Twice a year, Johnston and her volunteer team of facilitators welcome queer and transgender high school students to the University of Minnesota’s campus for a full day of experiments and demonstrations in everything from microbiology and environmental chemistry to astrophysics and computer programming. Last month, STEM-curious students at the fifth Queer Science Day tried their hands at coding, building robots, blowing up dissolved metals in balloons, and more — modules all led by queer and transgender scientists.

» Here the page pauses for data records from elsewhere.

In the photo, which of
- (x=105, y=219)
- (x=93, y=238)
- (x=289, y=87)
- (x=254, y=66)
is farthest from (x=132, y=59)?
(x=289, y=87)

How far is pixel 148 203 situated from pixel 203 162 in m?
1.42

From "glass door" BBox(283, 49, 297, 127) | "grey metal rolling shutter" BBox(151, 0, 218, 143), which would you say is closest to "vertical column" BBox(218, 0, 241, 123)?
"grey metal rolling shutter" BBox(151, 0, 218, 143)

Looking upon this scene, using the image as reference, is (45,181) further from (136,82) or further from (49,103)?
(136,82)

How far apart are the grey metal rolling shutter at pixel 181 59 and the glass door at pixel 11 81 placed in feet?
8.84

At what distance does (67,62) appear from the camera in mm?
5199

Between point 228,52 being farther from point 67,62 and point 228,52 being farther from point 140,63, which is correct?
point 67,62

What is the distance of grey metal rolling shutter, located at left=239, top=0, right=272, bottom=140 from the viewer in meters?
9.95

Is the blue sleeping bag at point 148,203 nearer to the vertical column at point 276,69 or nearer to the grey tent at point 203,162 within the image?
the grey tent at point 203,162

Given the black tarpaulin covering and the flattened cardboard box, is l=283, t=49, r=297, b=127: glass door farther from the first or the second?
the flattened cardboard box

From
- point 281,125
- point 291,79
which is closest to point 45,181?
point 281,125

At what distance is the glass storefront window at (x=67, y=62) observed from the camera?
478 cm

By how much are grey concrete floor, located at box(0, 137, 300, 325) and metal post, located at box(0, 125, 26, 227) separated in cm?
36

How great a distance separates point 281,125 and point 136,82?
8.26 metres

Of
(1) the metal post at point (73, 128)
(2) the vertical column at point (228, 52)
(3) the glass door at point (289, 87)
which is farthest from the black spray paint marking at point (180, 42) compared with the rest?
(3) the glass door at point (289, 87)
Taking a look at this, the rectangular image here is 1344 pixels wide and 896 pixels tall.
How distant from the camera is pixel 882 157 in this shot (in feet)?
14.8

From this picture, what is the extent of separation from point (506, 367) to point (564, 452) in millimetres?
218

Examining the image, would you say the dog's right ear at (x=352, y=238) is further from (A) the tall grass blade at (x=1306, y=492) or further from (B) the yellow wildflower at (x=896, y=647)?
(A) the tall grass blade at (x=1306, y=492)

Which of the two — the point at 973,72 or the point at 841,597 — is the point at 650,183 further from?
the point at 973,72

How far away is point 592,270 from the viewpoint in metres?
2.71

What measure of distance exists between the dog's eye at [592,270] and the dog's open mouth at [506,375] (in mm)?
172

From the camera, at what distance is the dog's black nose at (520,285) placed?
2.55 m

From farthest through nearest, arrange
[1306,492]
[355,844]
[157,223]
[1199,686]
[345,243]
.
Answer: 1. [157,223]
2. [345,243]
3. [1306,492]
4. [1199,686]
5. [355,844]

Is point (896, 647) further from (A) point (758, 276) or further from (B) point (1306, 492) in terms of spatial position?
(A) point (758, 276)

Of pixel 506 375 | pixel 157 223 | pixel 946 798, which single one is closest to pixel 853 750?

And while Johnston operates the program on a small scale, she has seen notable growth over the past three years, with about two dozen students now participating at each event. That’s a considerable turnout given the localized geographic focus and narrow segment of the high school population that Queer Science targets. Johnston hopes to expand the variety of events offered to eventually include an annual field trip focused on the natural sciences and even a summer camp. Queer Science has the potential to grow nationally, she says.
The first program of its kind in the country, Queer Science Day aims to fill a gap in university efforts to reach LGBTQ+ youth, a student population that’s statistically more likely to leave STEM than their straight, cisgender counterparts are.
“No one has really ever done something like this in the queer way that we’re doing it,” Johnston tells me. “We’re bringing people together from across disciplines, departments, and educational backgrounds. It’s our queerness that unites us.”
The hope is that small steps like these — introducing high school students to LGBTQ+ mentors and cultivating a deeper sense of community among out STEM professionals — may inspire more queer people to see a future for themselves in the sciences.
“Science only benefits from greater diversity. The more diversity in the room, the better work we’re doing,” Esposito says. “This is how we’re going to move science forward.”